Rate Limiting — Core Concepts

Interview Relevance: Very High — "How would you prevent API abuse?" appears in nearly every FAANG system design or deep-dive round. Know the algorithms and where to enforce them.

Rate limiting controls how many requests a client can make in a given time window, protecting your system from:

🚨 DDoS attacks — malicious flooding
🤖 Bot scraping — automated abuse
🐛 Runaway clients — buggy code in a loop
💰 Cost overruns — unbounded API usage in pay-per-use models

Where to Enforce Rate Limiting

Enforce at the API Gateway for most systems. It centralizes logic, keeps services clean, and works across all clients.

The 5 Rate Limiting Algorithms

Algorithm 1 — Fixed Window Counter

Divide time into fixed windows. Count requests per window. Reject when over the limit.
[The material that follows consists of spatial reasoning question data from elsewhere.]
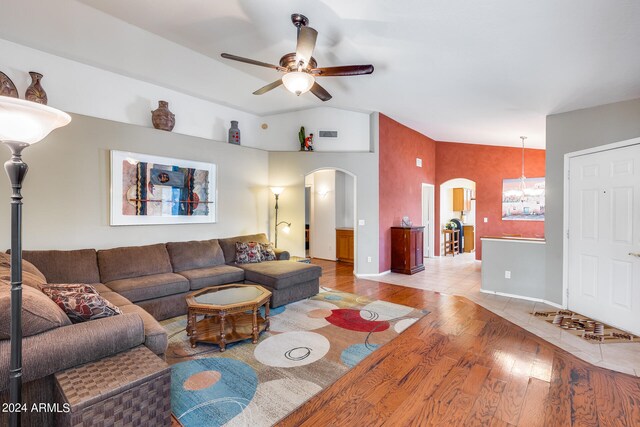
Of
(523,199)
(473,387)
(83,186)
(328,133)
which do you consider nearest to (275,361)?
(473,387)

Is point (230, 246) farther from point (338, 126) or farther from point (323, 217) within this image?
point (323, 217)

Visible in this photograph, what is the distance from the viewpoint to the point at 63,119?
50.8 inches

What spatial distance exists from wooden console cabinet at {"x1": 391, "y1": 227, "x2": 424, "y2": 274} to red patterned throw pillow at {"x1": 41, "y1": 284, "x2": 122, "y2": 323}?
5.05 m

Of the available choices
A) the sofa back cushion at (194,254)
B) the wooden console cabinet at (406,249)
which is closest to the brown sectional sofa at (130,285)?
the sofa back cushion at (194,254)

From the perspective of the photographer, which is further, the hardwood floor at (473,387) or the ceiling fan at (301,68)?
the ceiling fan at (301,68)

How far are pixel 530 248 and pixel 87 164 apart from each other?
20.3 feet

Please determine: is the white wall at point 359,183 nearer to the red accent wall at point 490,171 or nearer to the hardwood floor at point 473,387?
the hardwood floor at point 473,387

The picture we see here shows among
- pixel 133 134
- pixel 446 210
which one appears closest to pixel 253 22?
pixel 133 134

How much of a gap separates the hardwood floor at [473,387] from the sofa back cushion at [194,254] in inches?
109

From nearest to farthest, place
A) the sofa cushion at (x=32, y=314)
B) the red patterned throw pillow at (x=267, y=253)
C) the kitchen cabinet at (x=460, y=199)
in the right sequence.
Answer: the sofa cushion at (x=32, y=314) < the red patterned throw pillow at (x=267, y=253) < the kitchen cabinet at (x=460, y=199)

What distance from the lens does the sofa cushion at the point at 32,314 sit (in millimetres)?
1421

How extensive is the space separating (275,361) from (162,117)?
12.0ft

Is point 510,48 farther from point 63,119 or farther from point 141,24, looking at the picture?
point 141,24

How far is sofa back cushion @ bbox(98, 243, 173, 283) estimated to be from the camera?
11.3 feet
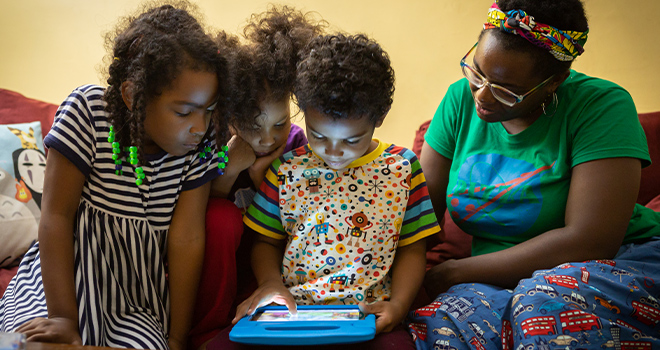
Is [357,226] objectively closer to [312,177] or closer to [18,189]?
[312,177]

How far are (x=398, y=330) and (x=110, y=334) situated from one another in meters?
0.69

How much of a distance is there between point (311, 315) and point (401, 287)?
0.26 m

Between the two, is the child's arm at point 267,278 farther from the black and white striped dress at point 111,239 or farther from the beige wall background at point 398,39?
the beige wall background at point 398,39

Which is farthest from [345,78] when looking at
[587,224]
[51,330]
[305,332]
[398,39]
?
[398,39]

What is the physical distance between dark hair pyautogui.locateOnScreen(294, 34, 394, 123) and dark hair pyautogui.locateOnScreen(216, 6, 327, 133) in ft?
0.22

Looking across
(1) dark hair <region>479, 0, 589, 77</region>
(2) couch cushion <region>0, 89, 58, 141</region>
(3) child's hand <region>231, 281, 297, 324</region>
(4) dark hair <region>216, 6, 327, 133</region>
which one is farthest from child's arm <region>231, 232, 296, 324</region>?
(2) couch cushion <region>0, 89, 58, 141</region>

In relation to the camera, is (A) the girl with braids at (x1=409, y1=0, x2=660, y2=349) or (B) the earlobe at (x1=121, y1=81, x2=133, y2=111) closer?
(A) the girl with braids at (x1=409, y1=0, x2=660, y2=349)

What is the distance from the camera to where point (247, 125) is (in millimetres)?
1246

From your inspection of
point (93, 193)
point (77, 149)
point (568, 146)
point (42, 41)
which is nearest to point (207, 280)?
point (93, 193)

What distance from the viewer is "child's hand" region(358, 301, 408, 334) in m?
1.07

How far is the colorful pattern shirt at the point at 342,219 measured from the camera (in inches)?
46.8

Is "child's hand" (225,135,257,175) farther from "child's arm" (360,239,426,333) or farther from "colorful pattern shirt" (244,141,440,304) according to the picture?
"child's arm" (360,239,426,333)

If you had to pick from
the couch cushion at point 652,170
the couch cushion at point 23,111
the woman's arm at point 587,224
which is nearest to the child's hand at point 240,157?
the woman's arm at point 587,224

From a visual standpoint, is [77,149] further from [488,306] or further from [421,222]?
[488,306]
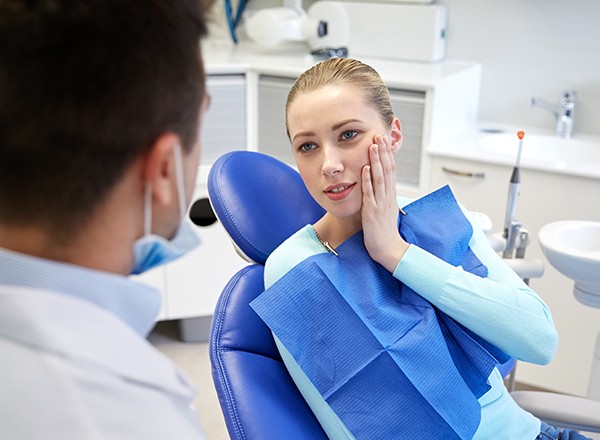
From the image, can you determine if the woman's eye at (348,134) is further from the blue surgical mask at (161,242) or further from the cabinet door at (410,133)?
the cabinet door at (410,133)

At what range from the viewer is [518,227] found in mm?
1694

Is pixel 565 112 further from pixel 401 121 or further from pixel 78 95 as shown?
pixel 78 95

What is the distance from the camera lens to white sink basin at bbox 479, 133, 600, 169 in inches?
102

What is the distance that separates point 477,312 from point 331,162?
372 millimetres

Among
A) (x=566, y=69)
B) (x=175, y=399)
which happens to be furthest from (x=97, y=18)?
(x=566, y=69)

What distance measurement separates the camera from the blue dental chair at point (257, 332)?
3.90 feet

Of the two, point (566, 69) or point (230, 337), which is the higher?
point (566, 69)

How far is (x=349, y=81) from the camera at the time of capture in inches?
53.7

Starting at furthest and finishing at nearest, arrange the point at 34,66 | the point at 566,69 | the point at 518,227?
the point at 566,69
the point at 518,227
the point at 34,66

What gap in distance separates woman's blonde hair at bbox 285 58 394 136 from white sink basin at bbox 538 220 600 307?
0.59 meters

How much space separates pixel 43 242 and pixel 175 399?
205 mm

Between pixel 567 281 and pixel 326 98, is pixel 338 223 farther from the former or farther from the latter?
pixel 567 281

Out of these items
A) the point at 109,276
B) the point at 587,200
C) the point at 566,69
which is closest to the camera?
the point at 109,276

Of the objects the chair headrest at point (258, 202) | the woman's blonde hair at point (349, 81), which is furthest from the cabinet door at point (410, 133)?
the woman's blonde hair at point (349, 81)
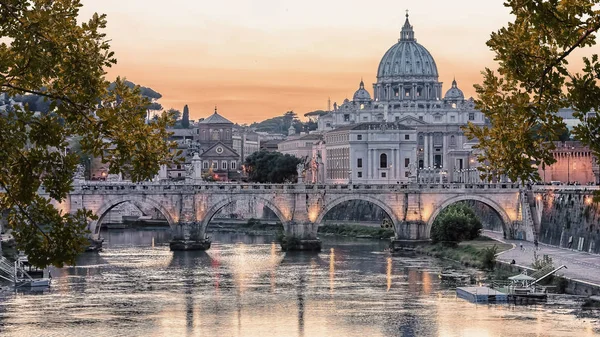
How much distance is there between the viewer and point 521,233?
72250 millimetres

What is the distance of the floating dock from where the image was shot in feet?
156

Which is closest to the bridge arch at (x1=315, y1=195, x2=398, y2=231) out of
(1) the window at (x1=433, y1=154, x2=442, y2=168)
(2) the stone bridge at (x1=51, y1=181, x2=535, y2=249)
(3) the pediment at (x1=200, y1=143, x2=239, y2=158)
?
(2) the stone bridge at (x1=51, y1=181, x2=535, y2=249)

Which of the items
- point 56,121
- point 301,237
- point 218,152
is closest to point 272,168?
point 218,152

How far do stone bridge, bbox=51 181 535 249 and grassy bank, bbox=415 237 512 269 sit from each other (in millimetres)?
2815

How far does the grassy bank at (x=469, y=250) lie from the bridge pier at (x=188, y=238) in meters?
12.6

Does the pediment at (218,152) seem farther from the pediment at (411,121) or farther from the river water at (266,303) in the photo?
the river water at (266,303)

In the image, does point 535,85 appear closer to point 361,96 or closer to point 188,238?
point 188,238

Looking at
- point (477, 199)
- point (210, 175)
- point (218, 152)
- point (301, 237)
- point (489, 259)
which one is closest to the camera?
point (489, 259)

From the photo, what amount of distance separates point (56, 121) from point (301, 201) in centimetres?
5550

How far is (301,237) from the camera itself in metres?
73.9

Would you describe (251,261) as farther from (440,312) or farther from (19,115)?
(19,115)

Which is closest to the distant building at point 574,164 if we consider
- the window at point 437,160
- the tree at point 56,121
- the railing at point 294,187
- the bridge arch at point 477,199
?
the railing at point 294,187

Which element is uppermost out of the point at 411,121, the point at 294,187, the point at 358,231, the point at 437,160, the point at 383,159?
the point at 411,121

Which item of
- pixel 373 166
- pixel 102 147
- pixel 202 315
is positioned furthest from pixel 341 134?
pixel 102 147
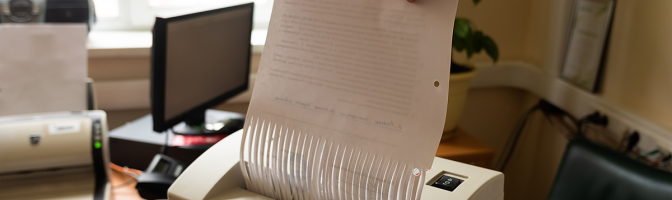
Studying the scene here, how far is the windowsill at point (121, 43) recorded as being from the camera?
4.86 ft

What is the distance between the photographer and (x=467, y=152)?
1425 mm

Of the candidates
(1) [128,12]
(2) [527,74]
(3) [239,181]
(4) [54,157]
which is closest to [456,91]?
(2) [527,74]

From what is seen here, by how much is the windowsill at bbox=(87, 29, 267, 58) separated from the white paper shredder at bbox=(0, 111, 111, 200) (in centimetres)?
53

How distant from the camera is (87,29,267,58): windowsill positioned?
4.86 feet

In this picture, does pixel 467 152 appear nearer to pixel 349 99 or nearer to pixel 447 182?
pixel 447 182

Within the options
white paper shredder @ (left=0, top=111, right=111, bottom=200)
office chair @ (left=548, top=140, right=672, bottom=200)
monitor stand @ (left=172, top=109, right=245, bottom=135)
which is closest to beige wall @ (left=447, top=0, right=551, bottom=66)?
office chair @ (left=548, top=140, right=672, bottom=200)

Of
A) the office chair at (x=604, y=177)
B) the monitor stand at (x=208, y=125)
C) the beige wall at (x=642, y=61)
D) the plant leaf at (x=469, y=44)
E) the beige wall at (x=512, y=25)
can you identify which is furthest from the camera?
the beige wall at (x=512, y=25)

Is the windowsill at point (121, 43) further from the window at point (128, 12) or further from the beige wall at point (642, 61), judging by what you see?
the beige wall at point (642, 61)

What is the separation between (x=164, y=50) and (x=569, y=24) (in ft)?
3.71

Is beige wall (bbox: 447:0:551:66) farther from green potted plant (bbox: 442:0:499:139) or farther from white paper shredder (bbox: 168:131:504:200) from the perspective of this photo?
white paper shredder (bbox: 168:131:504:200)

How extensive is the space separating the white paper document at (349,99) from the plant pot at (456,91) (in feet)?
2.70

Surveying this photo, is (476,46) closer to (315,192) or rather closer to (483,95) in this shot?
(483,95)

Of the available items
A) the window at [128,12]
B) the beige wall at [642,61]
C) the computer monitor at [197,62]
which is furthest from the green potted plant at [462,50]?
the window at [128,12]

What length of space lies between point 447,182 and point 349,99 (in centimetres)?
→ 19
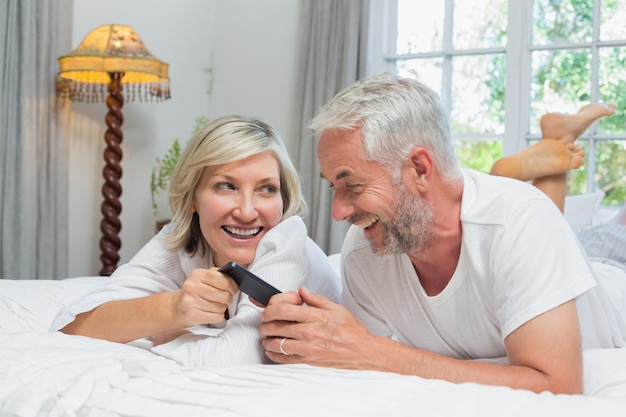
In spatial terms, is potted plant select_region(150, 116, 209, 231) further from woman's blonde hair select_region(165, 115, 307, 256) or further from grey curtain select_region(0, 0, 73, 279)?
woman's blonde hair select_region(165, 115, 307, 256)

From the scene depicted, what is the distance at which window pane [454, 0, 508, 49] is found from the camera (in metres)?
4.52

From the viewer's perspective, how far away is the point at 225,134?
172 centimetres

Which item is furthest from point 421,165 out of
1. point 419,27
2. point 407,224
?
point 419,27

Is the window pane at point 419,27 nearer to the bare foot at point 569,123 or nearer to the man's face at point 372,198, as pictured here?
the bare foot at point 569,123

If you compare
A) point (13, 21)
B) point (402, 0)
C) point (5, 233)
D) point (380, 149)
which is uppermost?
point (402, 0)

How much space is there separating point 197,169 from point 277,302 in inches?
19.8

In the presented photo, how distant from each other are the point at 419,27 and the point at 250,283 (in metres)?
3.70

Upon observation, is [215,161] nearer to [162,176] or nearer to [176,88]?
[162,176]

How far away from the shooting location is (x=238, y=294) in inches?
66.9

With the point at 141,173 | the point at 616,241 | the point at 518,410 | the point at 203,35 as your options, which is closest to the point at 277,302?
the point at 518,410

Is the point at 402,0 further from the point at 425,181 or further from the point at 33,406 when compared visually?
the point at 33,406

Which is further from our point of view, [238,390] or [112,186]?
[112,186]

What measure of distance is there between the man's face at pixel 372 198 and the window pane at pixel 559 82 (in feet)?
9.96

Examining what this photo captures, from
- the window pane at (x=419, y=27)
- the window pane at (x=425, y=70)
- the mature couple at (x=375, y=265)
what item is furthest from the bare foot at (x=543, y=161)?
the window pane at (x=419, y=27)
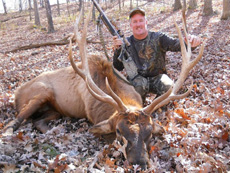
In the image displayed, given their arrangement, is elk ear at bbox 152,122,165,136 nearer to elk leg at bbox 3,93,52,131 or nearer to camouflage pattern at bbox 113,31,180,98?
camouflage pattern at bbox 113,31,180,98

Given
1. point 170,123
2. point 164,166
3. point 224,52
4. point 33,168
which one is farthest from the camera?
point 224,52

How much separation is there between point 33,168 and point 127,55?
3272mm

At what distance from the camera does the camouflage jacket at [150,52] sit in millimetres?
5199

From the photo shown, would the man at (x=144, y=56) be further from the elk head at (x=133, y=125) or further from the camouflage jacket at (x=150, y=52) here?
the elk head at (x=133, y=125)

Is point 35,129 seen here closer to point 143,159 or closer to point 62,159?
point 62,159

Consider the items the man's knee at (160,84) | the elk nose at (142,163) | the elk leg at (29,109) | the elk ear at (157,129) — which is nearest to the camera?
Answer: the elk nose at (142,163)

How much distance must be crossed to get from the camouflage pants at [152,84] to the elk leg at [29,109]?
2109 mm

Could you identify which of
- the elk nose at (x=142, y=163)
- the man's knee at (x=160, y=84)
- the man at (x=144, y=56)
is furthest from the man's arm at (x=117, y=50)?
the elk nose at (x=142, y=163)

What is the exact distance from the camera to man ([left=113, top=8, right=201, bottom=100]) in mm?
5099

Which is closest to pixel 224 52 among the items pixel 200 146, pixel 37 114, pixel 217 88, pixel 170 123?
pixel 217 88

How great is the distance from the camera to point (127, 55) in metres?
5.18

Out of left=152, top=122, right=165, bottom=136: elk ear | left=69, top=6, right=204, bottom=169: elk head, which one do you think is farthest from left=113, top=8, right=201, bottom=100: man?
left=152, top=122, right=165, bottom=136: elk ear

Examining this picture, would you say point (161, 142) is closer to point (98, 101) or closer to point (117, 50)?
point (98, 101)

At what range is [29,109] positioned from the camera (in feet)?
15.5
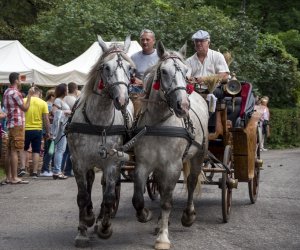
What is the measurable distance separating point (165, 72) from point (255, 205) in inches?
168

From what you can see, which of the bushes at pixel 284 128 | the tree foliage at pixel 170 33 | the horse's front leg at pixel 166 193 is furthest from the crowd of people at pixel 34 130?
the bushes at pixel 284 128

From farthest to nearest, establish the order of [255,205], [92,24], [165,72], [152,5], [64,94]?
1. [152,5]
2. [92,24]
3. [64,94]
4. [255,205]
5. [165,72]

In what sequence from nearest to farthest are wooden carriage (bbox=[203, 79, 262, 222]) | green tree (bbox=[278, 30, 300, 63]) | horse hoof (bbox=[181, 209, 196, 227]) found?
horse hoof (bbox=[181, 209, 196, 227])
wooden carriage (bbox=[203, 79, 262, 222])
green tree (bbox=[278, 30, 300, 63])

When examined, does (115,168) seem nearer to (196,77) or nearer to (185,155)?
(185,155)

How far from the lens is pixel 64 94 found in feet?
52.3

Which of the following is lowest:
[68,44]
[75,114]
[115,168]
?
[115,168]

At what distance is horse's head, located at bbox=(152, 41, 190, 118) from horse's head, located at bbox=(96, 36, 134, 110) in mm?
354

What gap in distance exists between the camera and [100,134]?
8.68 meters

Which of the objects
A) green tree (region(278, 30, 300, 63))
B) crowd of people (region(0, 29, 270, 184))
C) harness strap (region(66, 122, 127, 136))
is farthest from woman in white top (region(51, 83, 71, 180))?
green tree (region(278, 30, 300, 63))

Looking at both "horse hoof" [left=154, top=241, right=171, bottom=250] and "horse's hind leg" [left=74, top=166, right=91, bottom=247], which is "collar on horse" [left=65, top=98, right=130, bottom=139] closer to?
"horse's hind leg" [left=74, top=166, right=91, bottom=247]

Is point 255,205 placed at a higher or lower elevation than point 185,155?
lower

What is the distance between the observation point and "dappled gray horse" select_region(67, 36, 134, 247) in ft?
28.1

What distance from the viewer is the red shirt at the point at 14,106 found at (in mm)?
14391

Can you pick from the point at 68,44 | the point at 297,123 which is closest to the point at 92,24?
the point at 68,44
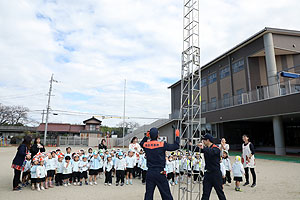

✅ Simple — just an integer counter per user per window
✅ Very fast — single Redis INCR + EXPIRE
❌ Boundary attack: burst 2× the limit at window edges

Redis implementation:

INCR rate:user:42:1701388800   ← key = user + unix minute timestamp
EXPIRE rate:user:42:1701388800 60
IF count > limit THEN reject

Algorithm 2 — Sliding Window Log

Store a timestamp for every request. Count how many timestamps fall in the last N seconds.

✅ Perfectly accurate — no boundary attack
❌ High memory: must store every request timestamp
❌ O(N) cleanup: must remove old timestamps per request
Use: When precision is critical and traffic is low

Redis implementation:

ZADD rate:user:42 <timestamp> <request_id>
ZREMRANGEBYSCORE rate:user:42 0 <now - 60s>
count = ZCARD rate:user:42
EXPIRE rate:user:42 60

Algorithm 3 — Sliding Window Counter ⭐ Best Balance

Hybrid approach: uses fixed windows but approximates a sliding window using the previous window's count.

✅ Approximates sliding window accuracy
✅ Only 2 counters per user (prev + curr window)
✅ Much lower memory than Sliding Window Log
❌ Approximation (not 100% exact — but good enough)
Best for: Most production rate limiters (Cloudflare, Nginx use this)

Algorithm 4 — Token Bucket ⭐ Most Commonly Used

A bucket holds tokens. Each request consumes a token. Tokens refill at a fixed rate.

✅ Allows bursting (use saved-up tokens for traffic spikes)
✅ Smooth refill — doesn't allow sudden boundary attacks
✅ Simple to implement with Redis
✅ Used by AWS API Gateway, Stripe, Twitter API
❌ Harder to reason about exact request counts per window

Token Bucket with Redis:

lua

-- Lua script (atomic in Redis)
local tokens = redis.call('GET', key) or capacity
local now = tonumber(ARGV[1])
local last = redis.call('GET', key..':last') or now
local delta = (now - last) * refill_rate
tokens = math.min(capacity, tokens + delta)
if tokens >= 1 then
    tokens = tokens - 1
    redis.call('SET', key, tokens)
    return 1  -- allow
else
    return 0  -- reject
end

Algorithm 5 — Leaky Bucket

Requests enter a queue (bucket). They are processed at a constant rate, regardless of how fast they arrive. Excess requests overflow and are dropped.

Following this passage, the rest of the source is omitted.